Choosing a mortgage
Understanding The Product
Before committing to a mortgage, it is wise to be in a
position where you fully understand the product and know
exactly what you are buying. Here is a list of questions
to ask about yourself and the mortgage, which will help
you identify any areas you have not yet thought about:
Type of mortgage:
Have you chosen a method of repaying the mortgage?
Is this mortgage available with your chosen repayment vehicle?
What is the starting headline interest rate?
What is the APR?
What will be the total interest repayments?
How much will your monthly payments be?
Is this mortgage available for the loan-to-value rate that
you require?
How often is interest calculated on the outstanding balance?
Do you fully understand the type of introductory offer,
if there is one?
How long does the introductory period run for?
What will happen to the rate after the introductory period
is over?
How will this affect your repayments?
How often is the rate reviewed and amended for changes in
the base rate?
Does the lender use some other measure to decide when to
alter its rates?
Do you have a strong opinion regarding what is likely to
happen to rates in future years?
How will your mortgage be affected by these changes?
Will you be able to cope if the rate rises and your repayment
rises with it?
This type of mortgage may fit your circumstances today,
but are your circumstances likely to change?
If so, is the mortgage flexible enough to cope with the
changes?
Product features:
Will you have to pay an application fee?
If so, how much?
Will you have to pay an arrangement fee?
If so, how much?
What are the MIG fee thresholds?
Will you have to pay it?
If you must pay, how much will it be?
Can you add it to the loan?
How much more would you have to save to cross the next MIG
threshold?
How long does the redemption penalty period run for?

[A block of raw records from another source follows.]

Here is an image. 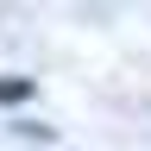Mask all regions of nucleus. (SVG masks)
I'll use <instances>...</instances> for the list:
<instances>
[{
	"mask_svg": "<svg viewBox=\"0 0 151 151\" xmlns=\"http://www.w3.org/2000/svg\"><path fill=\"white\" fill-rule=\"evenodd\" d=\"M32 94H38L32 76H6V82H0V107H19V101H32Z\"/></svg>",
	"mask_w": 151,
	"mask_h": 151,
	"instance_id": "nucleus-1",
	"label": "nucleus"
}]
</instances>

How much will you be penalised if you repay your loan within
this time?
Does the penalty period last longer than the introductory
offer?
Do the penalties apply to part repayments?
Is the product portable?
Can you take payment holidays?
Is it possible to increase or reduce your payments?
How often can this be done?
Can you pay off additional lump sums?
Is there a minimum amount?
When are these payments credited to your account?

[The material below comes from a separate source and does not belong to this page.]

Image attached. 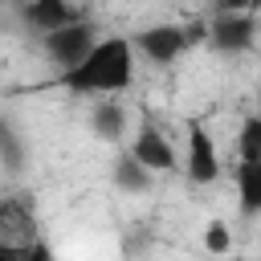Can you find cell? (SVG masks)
Masks as SVG:
<instances>
[{"mask_svg": "<svg viewBox=\"0 0 261 261\" xmlns=\"http://www.w3.org/2000/svg\"><path fill=\"white\" fill-rule=\"evenodd\" d=\"M37 241H41V228H37V212L29 208V200L0 196V249L20 261Z\"/></svg>", "mask_w": 261, "mask_h": 261, "instance_id": "2", "label": "cell"}, {"mask_svg": "<svg viewBox=\"0 0 261 261\" xmlns=\"http://www.w3.org/2000/svg\"><path fill=\"white\" fill-rule=\"evenodd\" d=\"M135 82V49L130 37H98L94 49L73 65L57 73V86L82 98H98V94H122Z\"/></svg>", "mask_w": 261, "mask_h": 261, "instance_id": "1", "label": "cell"}, {"mask_svg": "<svg viewBox=\"0 0 261 261\" xmlns=\"http://www.w3.org/2000/svg\"><path fill=\"white\" fill-rule=\"evenodd\" d=\"M253 29H257V24H253V12H241V16H237V12H224L204 37H212L216 49L237 53V49H249V45H253Z\"/></svg>", "mask_w": 261, "mask_h": 261, "instance_id": "8", "label": "cell"}, {"mask_svg": "<svg viewBox=\"0 0 261 261\" xmlns=\"http://www.w3.org/2000/svg\"><path fill=\"white\" fill-rule=\"evenodd\" d=\"M204 249H208L212 257H228V249H232V232H228L224 220H208V228H204Z\"/></svg>", "mask_w": 261, "mask_h": 261, "instance_id": "13", "label": "cell"}, {"mask_svg": "<svg viewBox=\"0 0 261 261\" xmlns=\"http://www.w3.org/2000/svg\"><path fill=\"white\" fill-rule=\"evenodd\" d=\"M94 41H98L94 24H90V20H77V24L61 29V33L41 37V49H45V57L57 65V73H61V69H73V65L94 49Z\"/></svg>", "mask_w": 261, "mask_h": 261, "instance_id": "5", "label": "cell"}, {"mask_svg": "<svg viewBox=\"0 0 261 261\" xmlns=\"http://www.w3.org/2000/svg\"><path fill=\"white\" fill-rule=\"evenodd\" d=\"M114 184H118L122 192H143V188H151V175H147L130 155H122V159L114 163Z\"/></svg>", "mask_w": 261, "mask_h": 261, "instance_id": "10", "label": "cell"}, {"mask_svg": "<svg viewBox=\"0 0 261 261\" xmlns=\"http://www.w3.org/2000/svg\"><path fill=\"white\" fill-rule=\"evenodd\" d=\"M237 192H241L245 216H253L261 208V163H241L237 167Z\"/></svg>", "mask_w": 261, "mask_h": 261, "instance_id": "9", "label": "cell"}, {"mask_svg": "<svg viewBox=\"0 0 261 261\" xmlns=\"http://www.w3.org/2000/svg\"><path fill=\"white\" fill-rule=\"evenodd\" d=\"M20 20L29 29H37L41 37H49V33H61V29L86 20V12L69 0H29V4H20Z\"/></svg>", "mask_w": 261, "mask_h": 261, "instance_id": "7", "label": "cell"}, {"mask_svg": "<svg viewBox=\"0 0 261 261\" xmlns=\"http://www.w3.org/2000/svg\"><path fill=\"white\" fill-rule=\"evenodd\" d=\"M94 130H98L102 139H118V135H122V110H118L114 102H98V110H94Z\"/></svg>", "mask_w": 261, "mask_h": 261, "instance_id": "11", "label": "cell"}, {"mask_svg": "<svg viewBox=\"0 0 261 261\" xmlns=\"http://www.w3.org/2000/svg\"><path fill=\"white\" fill-rule=\"evenodd\" d=\"M192 41H204V29L200 24L196 29H184V24H151V29H143V33L130 37V49L143 53V57H151L155 65H171Z\"/></svg>", "mask_w": 261, "mask_h": 261, "instance_id": "3", "label": "cell"}, {"mask_svg": "<svg viewBox=\"0 0 261 261\" xmlns=\"http://www.w3.org/2000/svg\"><path fill=\"white\" fill-rule=\"evenodd\" d=\"M0 261H16V257H12V253H4V249H0Z\"/></svg>", "mask_w": 261, "mask_h": 261, "instance_id": "14", "label": "cell"}, {"mask_svg": "<svg viewBox=\"0 0 261 261\" xmlns=\"http://www.w3.org/2000/svg\"><path fill=\"white\" fill-rule=\"evenodd\" d=\"M241 163H261V118H245L241 126Z\"/></svg>", "mask_w": 261, "mask_h": 261, "instance_id": "12", "label": "cell"}, {"mask_svg": "<svg viewBox=\"0 0 261 261\" xmlns=\"http://www.w3.org/2000/svg\"><path fill=\"white\" fill-rule=\"evenodd\" d=\"M228 261H232V257H228Z\"/></svg>", "mask_w": 261, "mask_h": 261, "instance_id": "15", "label": "cell"}, {"mask_svg": "<svg viewBox=\"0 0 261 261\" xmlns=\"http://www.w3.org/2000/svg\"><path fill=\"white\" fill-rule=\"evenodd\" d=\"M184 175H188V184H196V188H208V184L220 179V151H216V139H212V130L200 126V122L188 126Z\"/></svg>", "mask_w": 261, "mask_h": 261, "instance_id": "4", "label": "cell"}, {"mask_svg": "<svg viewBox=\"0 0 261 261\" xmlns=\"http://www.w3.org/2000/svg\"><path fill=\"white\" fill-rule=\"evenodd\" d=\"M126 155H130L147 175H163V171H175V167H179V155H175L171 139H167L159 126H151V122L139 126V135H135V143H130Z\"/></svg>", "mask_w": 261, "mask_h": 261, "instance_id": "6", "label": "cell"}]
</instances>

Are you allowed to extend or reduce the term of the repayment?
Is there a facility to obtain further advances?
When can you start doing this?
Are there any conditions attached?
What will the rate of interest be?
Is there a full current account facility?

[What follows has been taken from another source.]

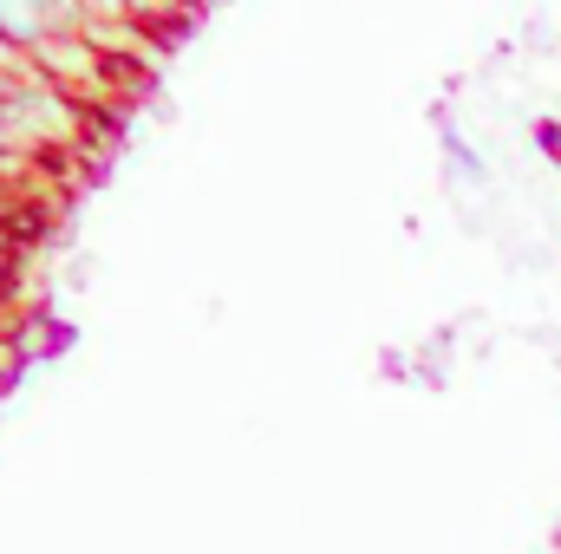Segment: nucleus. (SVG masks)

Are any ancillary products required?
Can you choose your own provider or do you have to take
the product supplied by the lender?
Is it a CAT marked mortgage?
What incentives are there with the mortgage?
Is there any cashback?
The lender:
Will they lend you as much as you need?
Does the lender comply with the mortgage code?
Is the type of property you are buying acceptable for this
mortgage?
Will you meet their standard lending criteria?
Will you need a guarantor?
Are the payment terms flexible enough?
Are you happy with their policy on how they handle late
or missed payments?
Have you seen the schedule of other charges?
Do you understand what they all are and when you would be
required to pay them?
How long will it take to process your application?
Are the advisers or customer service staff efficient and
helpful?
Is the sales and product literature clear and easy to understand?
If you can't answer all of these questions, then you probably
need to either do a little more reading of this site, or
investigate the product or lender some more.